— What you should do —
Write out the listing below exactly, beginning at its first line and ending with the line that contains "A: Impala (Aepyceros melampus).".

— Data supplied —

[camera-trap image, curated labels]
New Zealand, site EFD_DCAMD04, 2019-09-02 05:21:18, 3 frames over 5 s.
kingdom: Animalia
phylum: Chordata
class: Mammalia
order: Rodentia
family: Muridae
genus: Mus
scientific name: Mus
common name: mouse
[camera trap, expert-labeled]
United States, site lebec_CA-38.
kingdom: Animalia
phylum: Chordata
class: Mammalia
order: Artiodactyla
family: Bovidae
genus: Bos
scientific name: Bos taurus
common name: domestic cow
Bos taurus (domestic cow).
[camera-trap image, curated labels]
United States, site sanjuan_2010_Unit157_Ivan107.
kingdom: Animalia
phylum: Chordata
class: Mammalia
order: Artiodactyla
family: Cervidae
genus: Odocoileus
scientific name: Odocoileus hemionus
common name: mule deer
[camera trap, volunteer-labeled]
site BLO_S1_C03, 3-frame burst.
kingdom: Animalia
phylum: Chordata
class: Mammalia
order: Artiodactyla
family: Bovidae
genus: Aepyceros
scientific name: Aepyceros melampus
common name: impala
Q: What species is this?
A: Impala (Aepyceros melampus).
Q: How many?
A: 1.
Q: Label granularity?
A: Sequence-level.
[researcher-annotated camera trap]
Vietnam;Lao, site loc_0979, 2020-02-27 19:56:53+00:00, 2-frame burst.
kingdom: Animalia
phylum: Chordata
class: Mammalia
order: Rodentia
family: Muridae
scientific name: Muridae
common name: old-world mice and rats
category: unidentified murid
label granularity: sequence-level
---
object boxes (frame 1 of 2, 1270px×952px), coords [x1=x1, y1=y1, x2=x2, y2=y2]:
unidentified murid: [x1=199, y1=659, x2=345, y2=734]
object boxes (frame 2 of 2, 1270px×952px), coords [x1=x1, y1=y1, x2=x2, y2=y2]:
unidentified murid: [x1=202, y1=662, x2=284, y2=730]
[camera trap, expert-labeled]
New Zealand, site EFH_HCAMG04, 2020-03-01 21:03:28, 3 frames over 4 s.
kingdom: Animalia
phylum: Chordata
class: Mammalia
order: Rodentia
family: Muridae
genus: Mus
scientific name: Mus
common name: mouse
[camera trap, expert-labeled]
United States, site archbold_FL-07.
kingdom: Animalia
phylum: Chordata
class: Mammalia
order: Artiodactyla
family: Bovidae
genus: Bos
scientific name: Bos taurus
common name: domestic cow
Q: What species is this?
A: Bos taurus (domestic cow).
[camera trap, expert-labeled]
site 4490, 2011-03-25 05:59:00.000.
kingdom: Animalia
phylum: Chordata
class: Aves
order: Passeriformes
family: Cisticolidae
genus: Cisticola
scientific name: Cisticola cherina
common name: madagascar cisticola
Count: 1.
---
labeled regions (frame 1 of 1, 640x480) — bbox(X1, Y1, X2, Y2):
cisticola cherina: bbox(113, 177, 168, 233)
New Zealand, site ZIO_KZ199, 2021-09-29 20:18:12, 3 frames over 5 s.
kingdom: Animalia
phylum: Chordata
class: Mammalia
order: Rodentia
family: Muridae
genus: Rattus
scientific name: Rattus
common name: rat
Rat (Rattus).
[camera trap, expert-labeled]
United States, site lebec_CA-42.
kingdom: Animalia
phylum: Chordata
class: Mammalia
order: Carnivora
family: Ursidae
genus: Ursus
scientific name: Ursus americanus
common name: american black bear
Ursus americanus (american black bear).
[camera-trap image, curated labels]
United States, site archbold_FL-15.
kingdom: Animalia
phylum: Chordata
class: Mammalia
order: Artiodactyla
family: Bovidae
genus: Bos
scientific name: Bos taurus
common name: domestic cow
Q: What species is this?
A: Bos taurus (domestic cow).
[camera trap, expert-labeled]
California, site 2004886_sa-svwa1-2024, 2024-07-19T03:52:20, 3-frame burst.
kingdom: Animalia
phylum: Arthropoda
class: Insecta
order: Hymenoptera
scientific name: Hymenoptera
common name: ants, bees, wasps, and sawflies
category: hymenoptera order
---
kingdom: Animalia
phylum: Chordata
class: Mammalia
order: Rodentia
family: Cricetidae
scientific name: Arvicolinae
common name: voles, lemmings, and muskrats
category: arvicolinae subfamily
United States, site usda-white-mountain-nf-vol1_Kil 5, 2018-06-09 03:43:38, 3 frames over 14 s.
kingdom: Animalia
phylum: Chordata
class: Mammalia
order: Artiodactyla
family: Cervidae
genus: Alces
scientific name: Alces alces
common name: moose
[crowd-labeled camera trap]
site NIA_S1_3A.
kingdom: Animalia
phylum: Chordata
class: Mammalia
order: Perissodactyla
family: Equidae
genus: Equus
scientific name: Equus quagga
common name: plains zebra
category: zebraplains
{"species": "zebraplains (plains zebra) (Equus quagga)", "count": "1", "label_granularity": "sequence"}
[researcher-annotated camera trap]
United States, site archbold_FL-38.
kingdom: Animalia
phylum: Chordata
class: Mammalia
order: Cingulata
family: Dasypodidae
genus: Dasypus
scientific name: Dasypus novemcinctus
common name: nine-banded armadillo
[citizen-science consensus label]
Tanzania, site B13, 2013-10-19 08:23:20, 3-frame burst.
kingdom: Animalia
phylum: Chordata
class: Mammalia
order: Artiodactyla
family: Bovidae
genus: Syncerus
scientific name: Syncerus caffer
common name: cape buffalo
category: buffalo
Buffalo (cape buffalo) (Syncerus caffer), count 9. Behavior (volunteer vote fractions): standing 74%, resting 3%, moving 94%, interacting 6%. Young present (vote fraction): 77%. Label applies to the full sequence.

— Answer section —
[camera-trap image, curated labels]
New Zealand, site EFD_DCAMD04, 2019-09-02 05:21:18, 3 frames over 5 s.
kingdom: Animalia
phylum: Chordata
class: Mammalia
order: Rodentia
family: Muridae
genus: Mus
scientific name: Mus
common name: mouse
[camera trap, expert-labeled]
United States, site lebec_CA-38.
kingdom: Animalia
phylum: Chordata
class: Mammalia
order: Artiodactyla
family: Bovidae
genus: Bos
scientific name: Bos taurus
common name: domestic cow
Bos taurus (domestic cow).
[camera-trap image, curated labels]
United States, site sanjuan_2010_Unit157_Ivan107.
kingdom: Animalia
phylum: Chordata
class: Mammalia
order: Artiodactyla
family: Cervidae
genus: Odocoileus
scientific name: Odocoileus hemionus
common name: mule deer
[camera trap, volunteer-labeled]
site BLO_S1_C03, 3-frame burst.
kingdom: Animalia
phylum: Chordata
class: Mammalia
order: Artiodactyla
family: Bovidae
genus: Aepyceros
scientific name: Aepyceros melampus
common name: impala
Q: What species is this?
A: Impala (Aepyceros melampus).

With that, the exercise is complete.